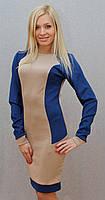Платье до колена синий, фото 1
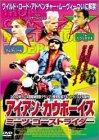 アイアン・カウボーイズ ミーツ・ゴーストライダー [DVD]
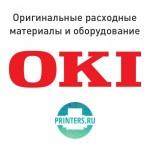 Купить Тонер-картридж OKI MC873 (голубой) (10К)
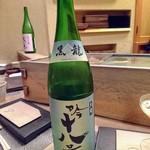 すし処 みや古分店 - 冷酒は福井県の黒龍吟醸生酒吟十八号
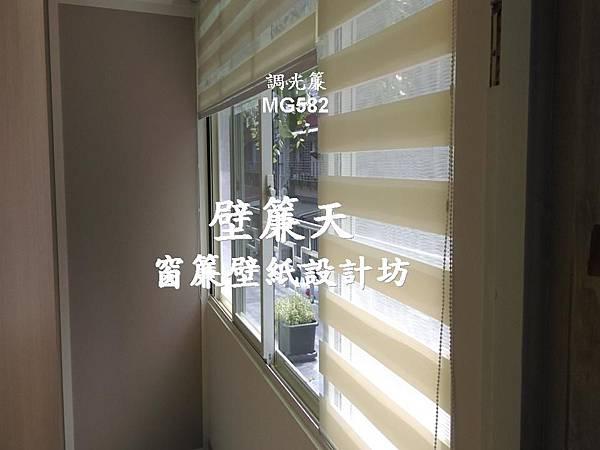 吳小姐(南港區研究院路)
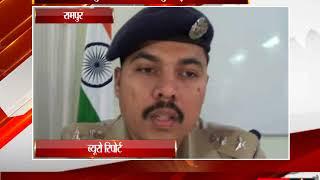 रामपुर - पुलिस-बदमाशों की मुठभेड़  - tv24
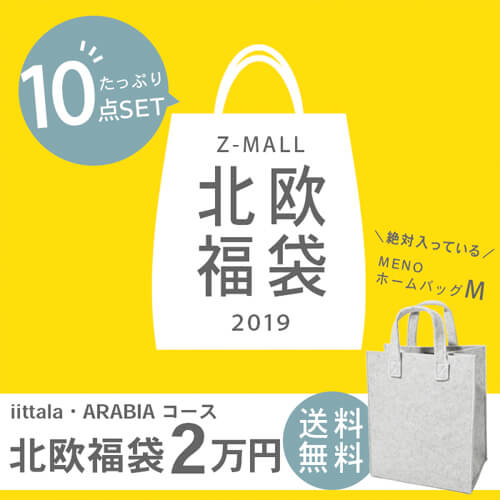 interior-lucky-bag-2019-6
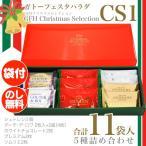 ガトーフェスタハラダ ラスク グーテ・デ・ロワ GFH クリスマス・セレクション CS1 5種 11個 ホワイトチョコレート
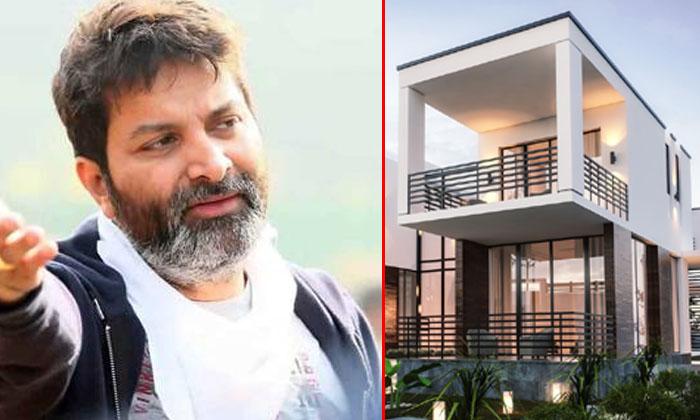 Trivikram Expenditure For Mahesh Babu Reel Home-TeluguStop.com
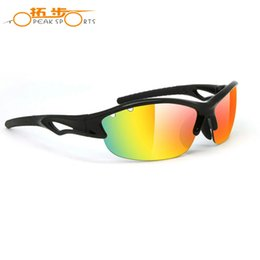 sports sunglasses online  Topeak Sports Sunglasses Online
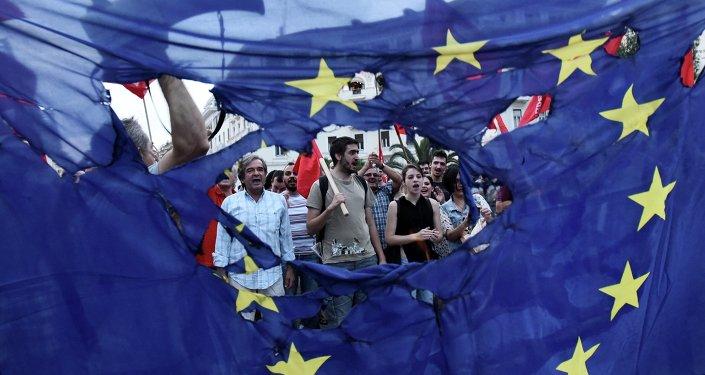 La bandera rota de la UE
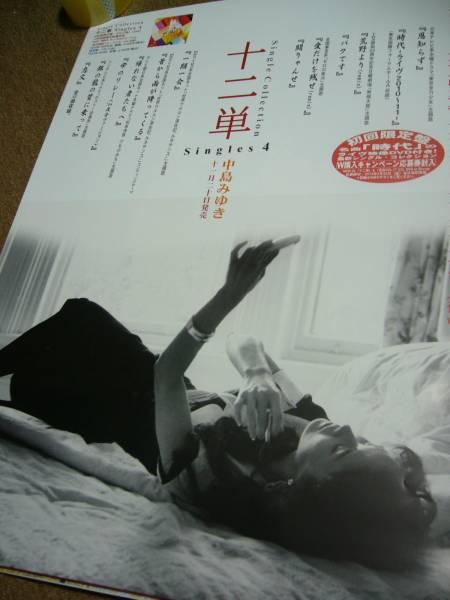 B2大 ポスター 中島みゆき 十二単 Singles 4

> **HOW TO COMPLETE THIS TASK**: Copy the entries exactly. No pictures.

> **EXERCISE SOLUTION**:
Платье до колена синий, фото 1
 アイアン・カウボーイズ ミーツ・ゴーストライダー [DVD]
 Купить Тонер-картридж OKI MC873 (голубой) (10К)
 すし処 みや古分店 - 冷酒は福井県の黒龍吟醸生酒吟十八号
 吳小姐(南港區研究院路)
 रामपुर - पुलिस-बदमाशों की मुठभेड़  - tv24
 interior-lucky-bag-2019-6
 ガトーフェスタハラダ ラスク グーテ・デ・ロワ GFH クリスマス・セレクション CS1 5種 11個 ホワイトチョコレート
 Trivikram Expenditure For Mahesh Babu Reel Home-TeluguStop.com
 sports sunglasses online  Topeak Sports Sunglasses Online
 La bandera rota de la UE
 B2大 ポスター 中島みゆき 十二単 Singles 4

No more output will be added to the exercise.